As if drawn in by the lettering, I turned the corner and entered an alley lined on both sides with many little shops. One was selling taiyaki — a fish-shaped pancake filled with sweet red bean paste — and another had tofu products on offer.
This is Amazake Yokocho, which spans about 400 meters and leads to the Meijiza theater.
“There once stood an amazake shop called Owariya at the entrance of the alley,” said Seiji Sasaki, explaining the origin of the back street’s name. Sasaki, 72, was born and raised in the area and is the head of the Amazake Yokocho business association.
From the Meiji era (1868-1912) to the early Showa era (1926-89), throngs of people came to this alley, the heart of which was the Owariya amazake shop.
According to Sasaki, the alley back then was situated just south of the present location and was much narrower. The back street was moved to the present location and widened as a result of the town’s rezoning as part of the area’s post-quake reconstruction in the wake of the Great Kanto Earthquake of 1923.
Along with old shops such as a long-established bamboo ware store, new ones have popped up, including a fashionable pizzeria. The historic alley has evolved into a shopping street with a colorful array of stores.
“I sometimes passed geisha on my way home from school and heard the sounds made by the ironware in which taiyaki is baked,” said Joji Yamada, 57, who was born in the neighborhood and is the proprietor of restaurant-bar Ballade.
Yamada nostalgically recalled the Amazake Yokocho of the Showa era. “Back then, the alley was richly imbued with the atmosphere of that period,” he said.
According to Yamada, who has been doing research on the history of Ningyocho for over 30 years, Owariya was thrived until the early Showa era. Many people got off the tram that used to run on present-day Ningyocho-dori and walked past the amazake shop on their way to Suitengu shrine, where many go to pray for safe childbirth.
Rebirth
Owariya closed down in the 1950s, much to the regret of those in the neighborhood.
Amazake Yokocho had lost its symbol, and instead came to be called “Meijiza-dori.”
However, people wondered if it was right to let the flame of the history of this alley and its long-cherished name be extinguished.
Many local residents resisted this, and momentum grew for reviving the Amazake Yokocho name.
In 1982, signboards and banners that conveyed the origin of the alley’s name were set up, and an organization — the predecessor of the current Amazake Yokocho business association — was founded.
From 1983 onward, an event held every March has been organized to distribute free cups of amazake, and the circle of people working to revitalize the district began to widen.
About 10 years ago, the area was used as a location in a TV drama set in Ningyocho, and the name Amazake Yokocho became known across the entire country. Sasaki, the local business association head, said shops selling the drink popped up around that time.
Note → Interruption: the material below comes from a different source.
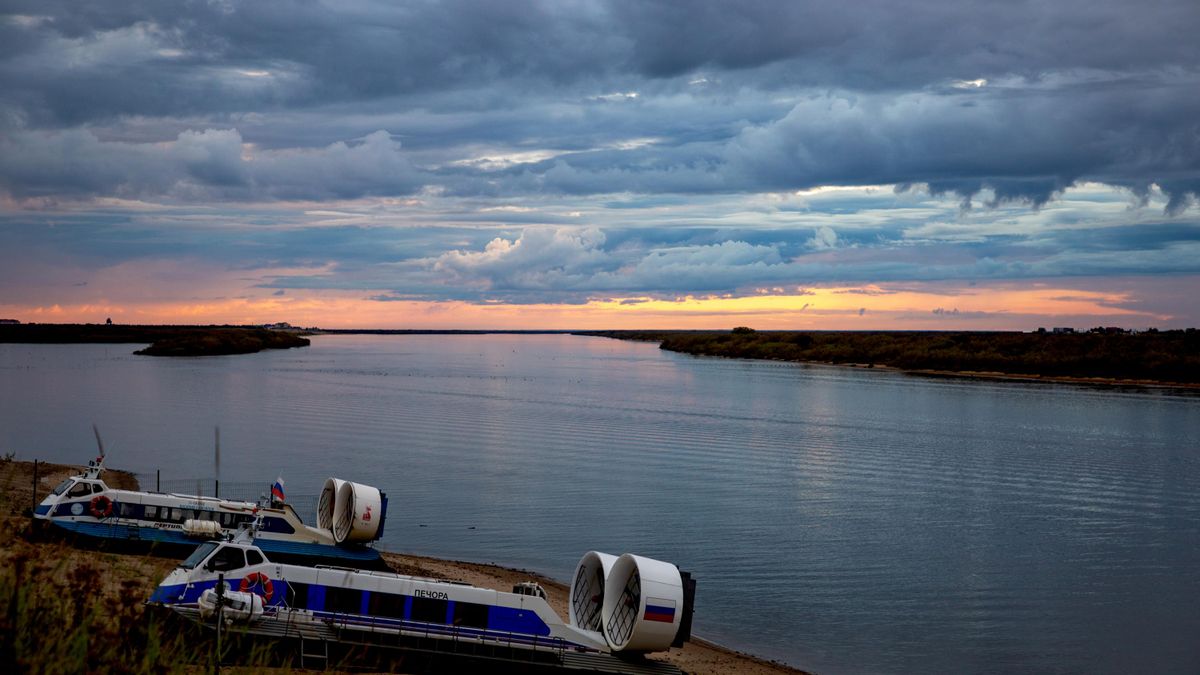 Смотровая площадка у Качгортинской курьи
“Being Amazake Yokocho, we have to serve amazake,” Sasaki said.
Passing the torch
However, one shop in the alley has been selling amazake for decades: Gyukueido, a Japanese-style confectionery that operates at the former site of Owariya.
“I clearly remember hearing both my father and grandfather say, ‘Owariya strongly wished that amazake wouldn’t die out’” in Amazake Yokocho, said Yasuto Imae, 54, the proprietor of Gyokueido.
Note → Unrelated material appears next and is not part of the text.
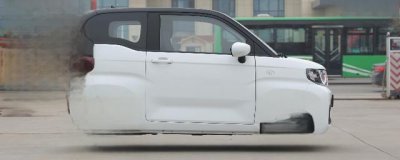 ​新能源汽车高压线束的作用是什么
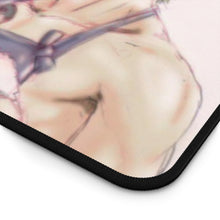 Load image into Gallery viewer, Kabaneri Of The Iron Fortress Mouse Pad (Desk Mat) Hemmed Edge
Before Owariya shut down, the owners stipulated one specific condition to the many merchants who sought to open a shop at the site with such a favorable location and plenty of pedestrian traffic: “Sell amazake.”
Owariya selected Gyokueido and passed down its amazake recipe.
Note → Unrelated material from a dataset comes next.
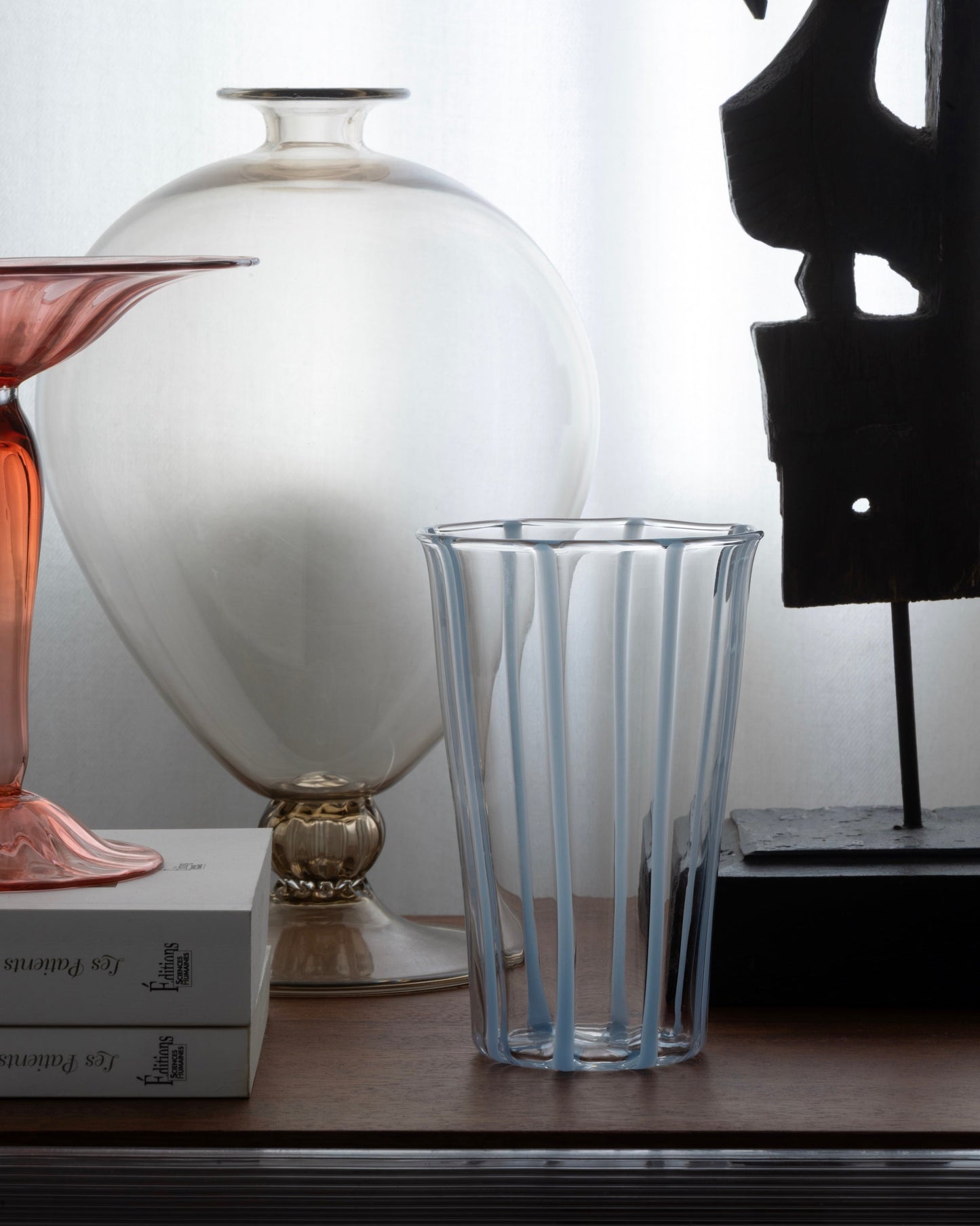 Le Grand Verre Bonbon Set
Speculating on the origin of the alley’s name, Imai said, “People in the neighborhood would often use the amazake shop on the corner as a landmark when sending employees out to run errands.”
Requests to “go to the alley with the amazake shop on the corner” imperceptibly became connected with the Amazake Yokocho name, Imae said.
“I want to protect the alley’s name, which has been cherished from long ago, and the taste of the amazake that was inherited from Owariya,” he said.